The writing is straightforward and pretty easy to follow. This does go into the more technical aspects of blood testing and tech engineering in the medical industry, especially when Carreyrou delves into what Theranos actually tried to do, but it also goes into details about venture capitalism and the start-up culture in Silicon Valley. Despite not being well-versed or very knowledgeable about these topics, there were only minor sections that confused me, so I’d say it’s a pretty accessible read. It was just absolutely flabbergasting!
Everything about this non-fiction was so deeply unsettling. Reading about Holmes, Balwani, their outlandishly fabricated lies, the way the company was run on fear and secrets, the legal threats and intimidation tactics they used, and the mind-numbing willingness for so many rich and powerful people to believe every word that came out of their mouths without question was just… I have no words!

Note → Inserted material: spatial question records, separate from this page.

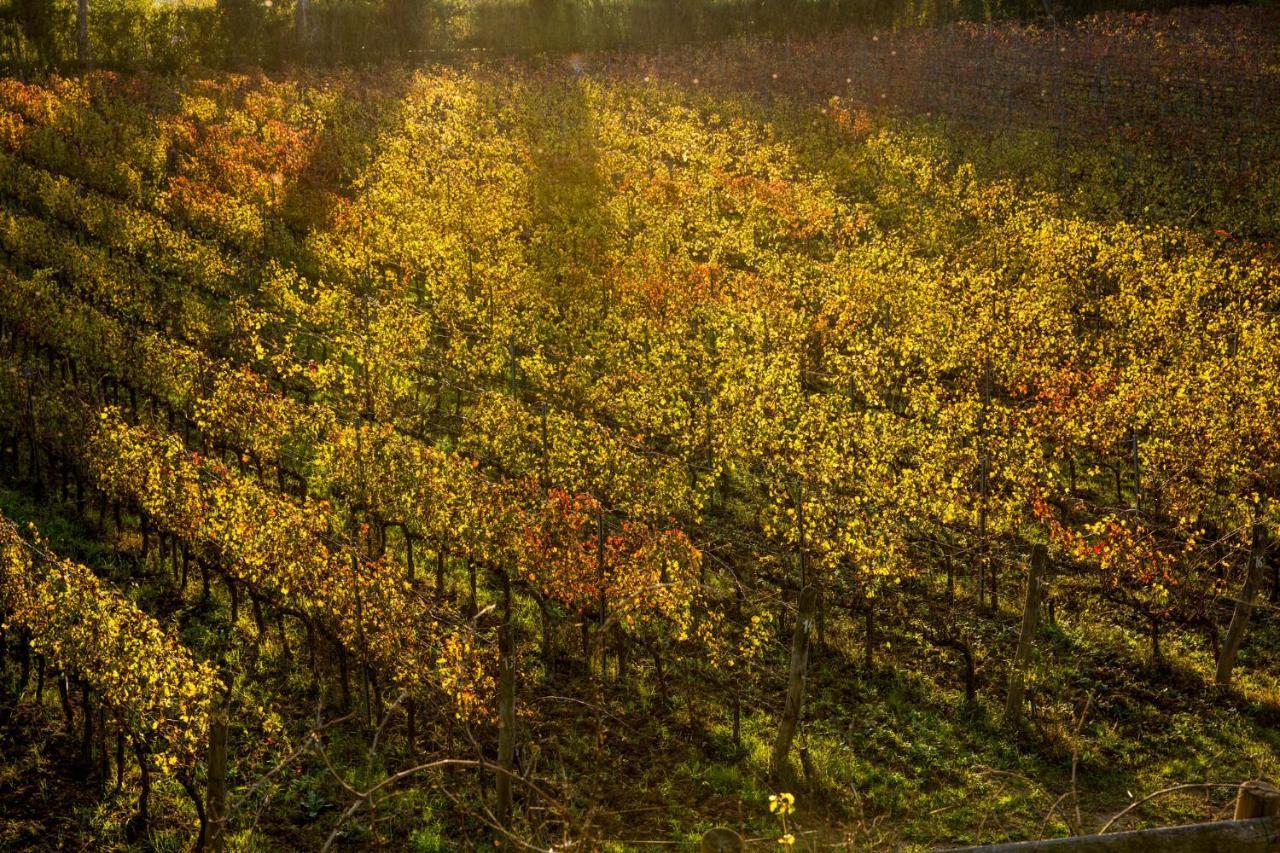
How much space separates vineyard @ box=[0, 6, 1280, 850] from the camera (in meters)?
17.3

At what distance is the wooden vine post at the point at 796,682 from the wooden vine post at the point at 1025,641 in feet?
16.9

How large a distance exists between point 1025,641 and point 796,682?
558cm

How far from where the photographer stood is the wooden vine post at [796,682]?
58.6ft

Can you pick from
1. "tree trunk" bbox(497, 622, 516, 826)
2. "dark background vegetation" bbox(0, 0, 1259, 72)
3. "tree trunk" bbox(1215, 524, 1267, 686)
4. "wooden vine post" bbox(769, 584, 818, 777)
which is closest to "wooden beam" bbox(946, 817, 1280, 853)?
"tree trunk" bbox(497, 622, 516, 826)

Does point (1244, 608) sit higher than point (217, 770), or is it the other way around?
point (217, 770)

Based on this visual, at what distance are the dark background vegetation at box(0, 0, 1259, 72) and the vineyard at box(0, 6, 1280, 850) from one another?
1820 cm

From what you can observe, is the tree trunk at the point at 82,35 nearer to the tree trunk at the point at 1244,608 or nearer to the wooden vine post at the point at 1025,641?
the wooden vine post at the point at 1025,641

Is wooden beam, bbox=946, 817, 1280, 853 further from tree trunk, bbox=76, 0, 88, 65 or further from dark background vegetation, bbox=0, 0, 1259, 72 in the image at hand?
tree trunk, bbox=76, 0, 88, 65

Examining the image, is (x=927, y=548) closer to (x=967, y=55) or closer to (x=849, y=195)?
(x=849, y=195)

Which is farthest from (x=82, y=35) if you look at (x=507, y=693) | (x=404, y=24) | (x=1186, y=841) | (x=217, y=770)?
(x=1186, y=841)

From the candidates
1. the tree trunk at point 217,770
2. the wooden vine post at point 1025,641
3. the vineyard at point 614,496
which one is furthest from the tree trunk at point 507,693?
the wooden vine post at point 1025,641

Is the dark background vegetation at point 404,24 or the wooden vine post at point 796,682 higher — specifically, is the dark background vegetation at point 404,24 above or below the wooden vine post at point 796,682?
above

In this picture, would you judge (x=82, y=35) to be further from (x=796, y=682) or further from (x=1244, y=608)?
(x=1244, y=608)

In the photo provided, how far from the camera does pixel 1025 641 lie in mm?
20406
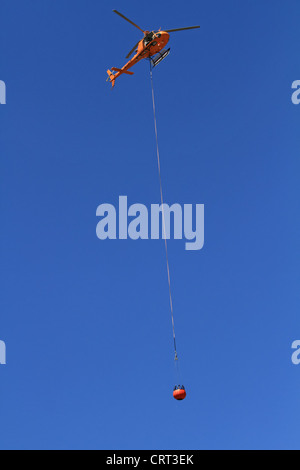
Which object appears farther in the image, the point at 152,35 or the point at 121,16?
the point at 152,35

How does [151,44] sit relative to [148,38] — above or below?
below

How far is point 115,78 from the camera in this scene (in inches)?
1227
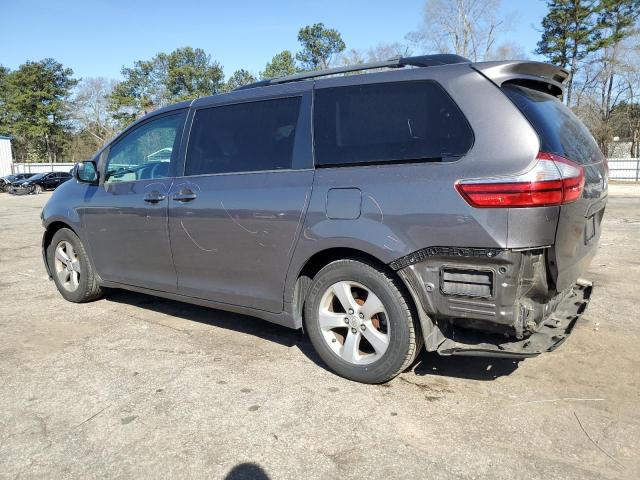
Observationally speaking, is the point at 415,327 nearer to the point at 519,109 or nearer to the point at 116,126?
the point at 519,109

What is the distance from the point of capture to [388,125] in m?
3.19

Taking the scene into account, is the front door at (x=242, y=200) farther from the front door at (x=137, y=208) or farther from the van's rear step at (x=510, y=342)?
the van's rear step at (x=510, y=342)

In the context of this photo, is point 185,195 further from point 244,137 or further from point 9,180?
point 9,180

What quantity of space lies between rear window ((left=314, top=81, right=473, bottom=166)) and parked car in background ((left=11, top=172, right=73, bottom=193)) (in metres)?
30.7

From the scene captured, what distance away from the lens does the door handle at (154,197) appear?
4223 mm

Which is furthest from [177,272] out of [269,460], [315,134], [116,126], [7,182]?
[116,126]

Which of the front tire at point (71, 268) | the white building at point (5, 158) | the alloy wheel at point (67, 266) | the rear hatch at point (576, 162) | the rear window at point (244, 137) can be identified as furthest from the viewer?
the white building at point (5, 158)

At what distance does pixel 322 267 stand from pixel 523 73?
5.71ft

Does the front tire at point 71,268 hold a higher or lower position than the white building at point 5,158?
lower

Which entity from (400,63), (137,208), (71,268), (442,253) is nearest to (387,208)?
(442,253)

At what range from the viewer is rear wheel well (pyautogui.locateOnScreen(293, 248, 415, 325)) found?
3.18 meters

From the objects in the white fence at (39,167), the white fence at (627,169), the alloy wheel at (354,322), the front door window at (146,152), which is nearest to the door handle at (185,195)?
the front door window at (146,152)

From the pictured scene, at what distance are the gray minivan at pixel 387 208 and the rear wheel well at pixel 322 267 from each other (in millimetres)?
12

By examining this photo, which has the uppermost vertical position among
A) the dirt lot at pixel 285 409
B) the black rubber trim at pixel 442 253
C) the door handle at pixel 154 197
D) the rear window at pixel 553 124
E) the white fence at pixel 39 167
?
the white fence at pixel 39 167
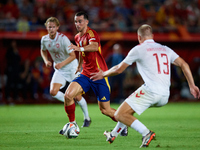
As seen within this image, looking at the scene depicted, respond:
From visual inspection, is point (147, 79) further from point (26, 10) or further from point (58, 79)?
point (26, 10)

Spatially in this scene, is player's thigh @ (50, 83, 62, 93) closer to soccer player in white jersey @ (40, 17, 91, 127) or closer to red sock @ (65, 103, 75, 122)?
soccer player in white jersey @ (40, 17, 91, 127)

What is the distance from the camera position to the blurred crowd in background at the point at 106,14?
60.4 feet

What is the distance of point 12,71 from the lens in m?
17.1

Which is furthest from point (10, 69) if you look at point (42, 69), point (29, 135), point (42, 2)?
point (29, 135)

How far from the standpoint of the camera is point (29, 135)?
300 inches

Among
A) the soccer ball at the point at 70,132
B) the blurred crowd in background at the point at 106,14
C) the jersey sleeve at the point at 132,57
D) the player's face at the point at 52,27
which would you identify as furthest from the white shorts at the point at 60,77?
the blurred crowd in background at the point at 106,14

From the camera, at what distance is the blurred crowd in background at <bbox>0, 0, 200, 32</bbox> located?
1841 centimetres

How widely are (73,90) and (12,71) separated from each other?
10197mm

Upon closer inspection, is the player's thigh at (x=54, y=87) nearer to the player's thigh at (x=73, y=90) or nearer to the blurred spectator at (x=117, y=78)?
the player's thigh at (x=73, y=90)

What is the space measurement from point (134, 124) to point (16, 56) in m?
11.6

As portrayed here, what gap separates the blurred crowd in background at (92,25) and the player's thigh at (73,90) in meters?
9.18

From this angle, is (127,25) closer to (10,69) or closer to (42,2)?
(42,2)

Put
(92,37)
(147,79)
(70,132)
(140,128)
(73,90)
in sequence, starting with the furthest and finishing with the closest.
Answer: (92,37) → (73,90) → (70,132) → (147,79) → (140,128)

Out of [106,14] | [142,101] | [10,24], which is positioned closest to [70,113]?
[142,101]
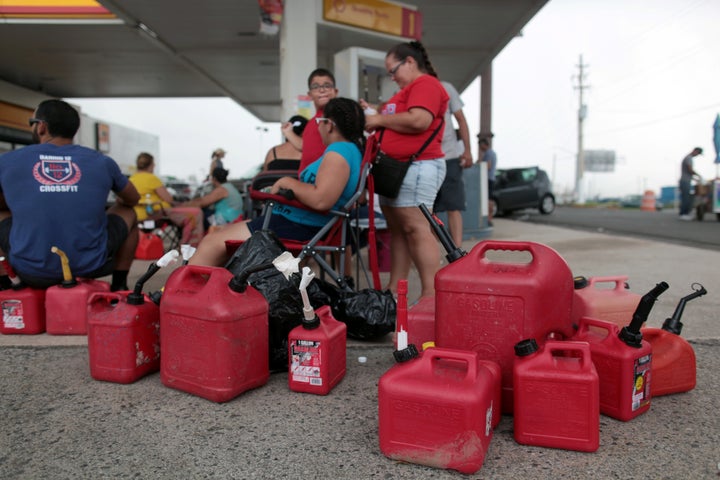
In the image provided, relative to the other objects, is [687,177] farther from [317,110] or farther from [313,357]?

I wasn’t aware of Elizabeth Holmes and Theranos when this went down in 2017, and when this book became popular in the last few years, I still didn’t really pay it that much attention, so it was only today that I Googled Holmes and WOW (I know I’m saying that a lot lol)! This is terrible of me to say but looking at her photos creeped me out so much! Even thinking about her now sends chills running down my spine! Maybe it’s the book’s influence but there’s just something about her presence that literally SCREAMS sociopath, and from the minute she’s introduced in the prologue, there was just a wrongness about her that really disturbed me. It’s absolutely shocking to me how so many people were swept up by her charisma. It was often mentioned in the book how people were taken by her passion and her smarts, but I can’t even imagine how commanding a presence she must exude to have all these powerful people, like her board members and even Obama, Biden, and Clinton, accept everything she says.
INTERLUDE: I just wanted to take a minute to question what the fork was George Schultz even thinking!? I think that’s the only part of the ending that I wanted more information about. What happened between the grandfather and grandson after everything blew up? Actually, I wanna know what happened to everyone who was brave enough to stand up to Holmes, Balwani and their hounds, after everything blew up!
As much as she terrified me if there’s one thing I wish we got in this story it’d be Elizabeth’s side of things. I mean, I don’t think I’ll ever understand someone who’s so clearly a sociopath, but I couldn’t help but wonder what she was thinking throughout all of this. I don’t believe she had bad intentions when she dropped out of Stanford and got this idea in her head, but her ruthlessness and need to be the next Steve Jobs was absolutely insane. Although there were times in the story where it was clear she was ‘losing her cool edge’, until the very bitter end for Theranos, she was unapologetic and unrepentant. I’d be lying if I said it doesn’t upset me that she has continued to “live her life” like she didn’t create this empire of lies and put thousands of people at great health risk, all for the sake of money and fame. I do hope karma is just!
TL;DR: While I’m not much of a non-fiction reader this is, without doubt, one of the best that I’ve ever read. Carreyrou goes into great depth about complex (and what can often be boring) topics all without losing the reader as events quickly unfold. This was an absolutely terrifying and thrilling read and I think it’s going to be one of my top 2020 reads. Definitely highly recommended (especially the audiobook)!
Have you read Bad Blood or is it on your TBR? Did you know about the whole Theranos scandal when it was happening?